(INFORMATION GIVEN Opens)
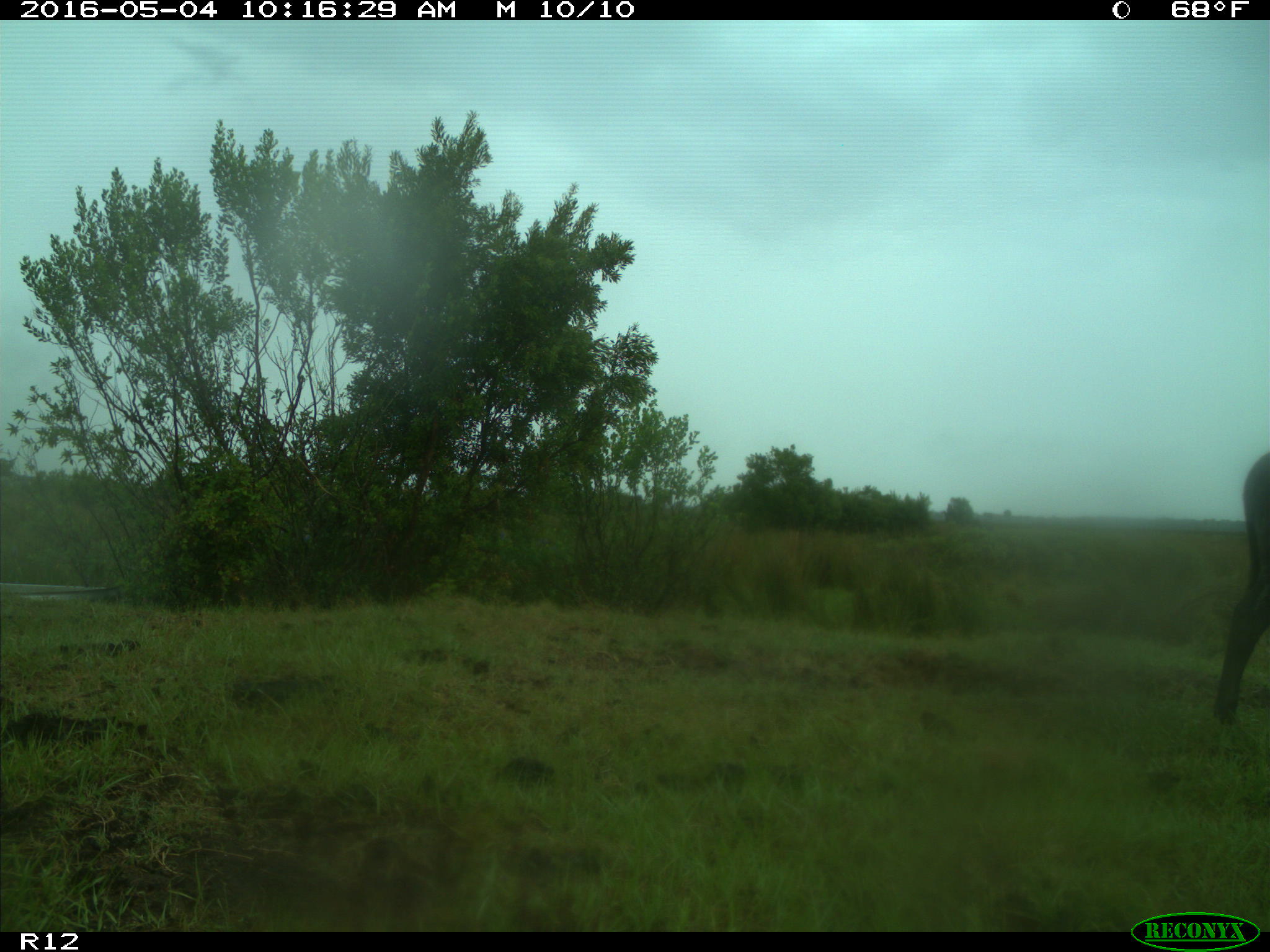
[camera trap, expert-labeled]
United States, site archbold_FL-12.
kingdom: Animalia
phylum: Chordata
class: Mammalia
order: Artiodactyla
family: Bovidae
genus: Bos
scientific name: Bos taurus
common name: domestic cow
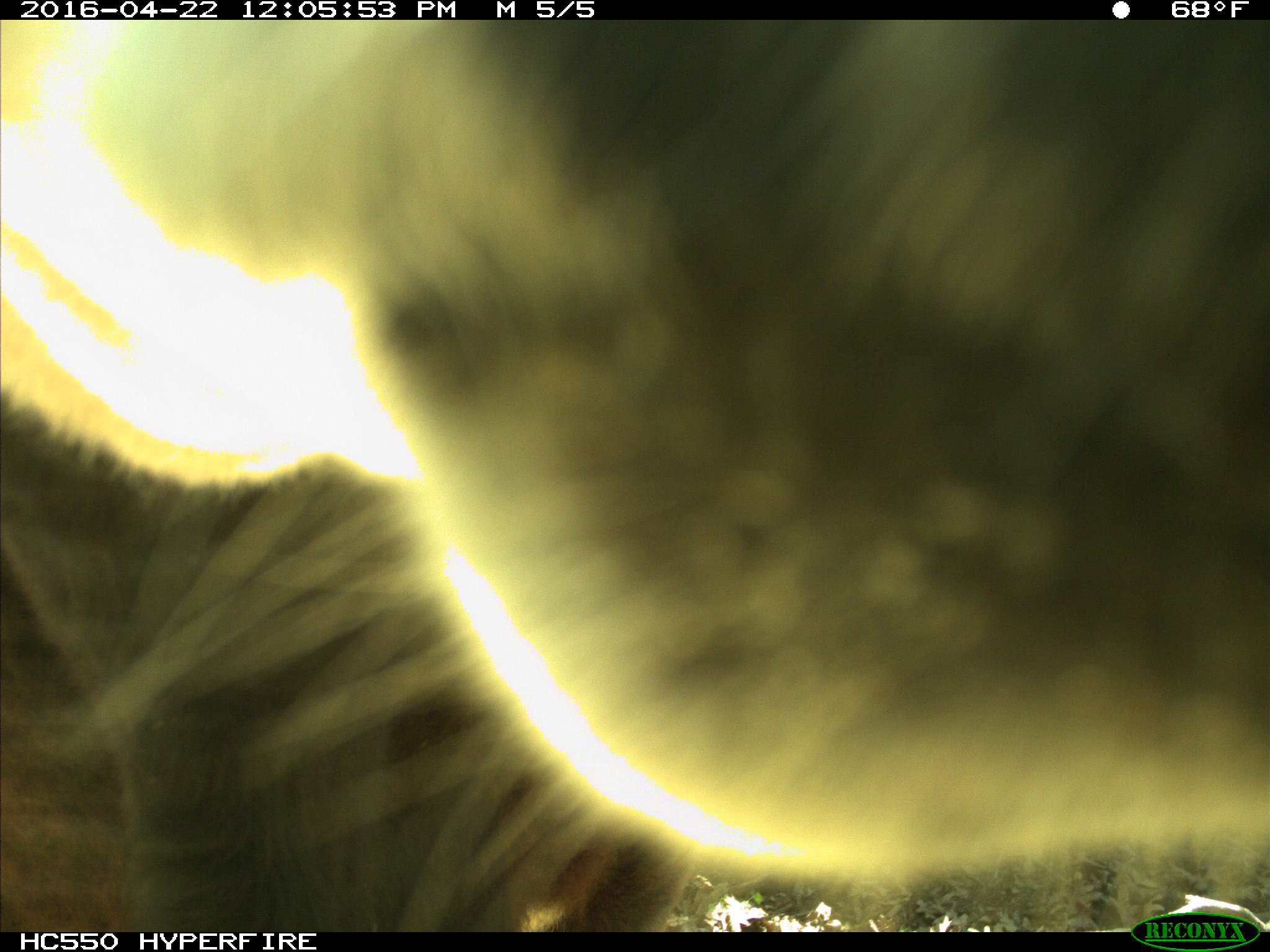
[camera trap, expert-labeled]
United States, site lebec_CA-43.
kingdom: Animalia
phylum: Chordata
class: Mammalia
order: Artiodactyla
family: Bovidae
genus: Bos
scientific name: Bos taurus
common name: domestic cow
(INFORMATION GIVEN Closes)
**EXERCISE PROMPT:** Would you please print out all the records above exactly, minus any pictures?

**EXPECTED ANSWER:**
[camera trap, expert-labeled]
United States, site archbold_FL-12.
kingdom: Animalia
phylum: Chordata
class: Mammalia
order: Artiodactyla
family: Bovidae
genus: Bos
scientific name: Bos taurus
common name: domestic cow
[camera trap, expert-labeled]
United States, site lebec_CA-43.
kingdom: Animalia
phylum: Chordata
class: Mammalia
order: Artiodactyla
family: Bovidae
genus: Bos
scientific name: Bos taurus
common name: domestic cow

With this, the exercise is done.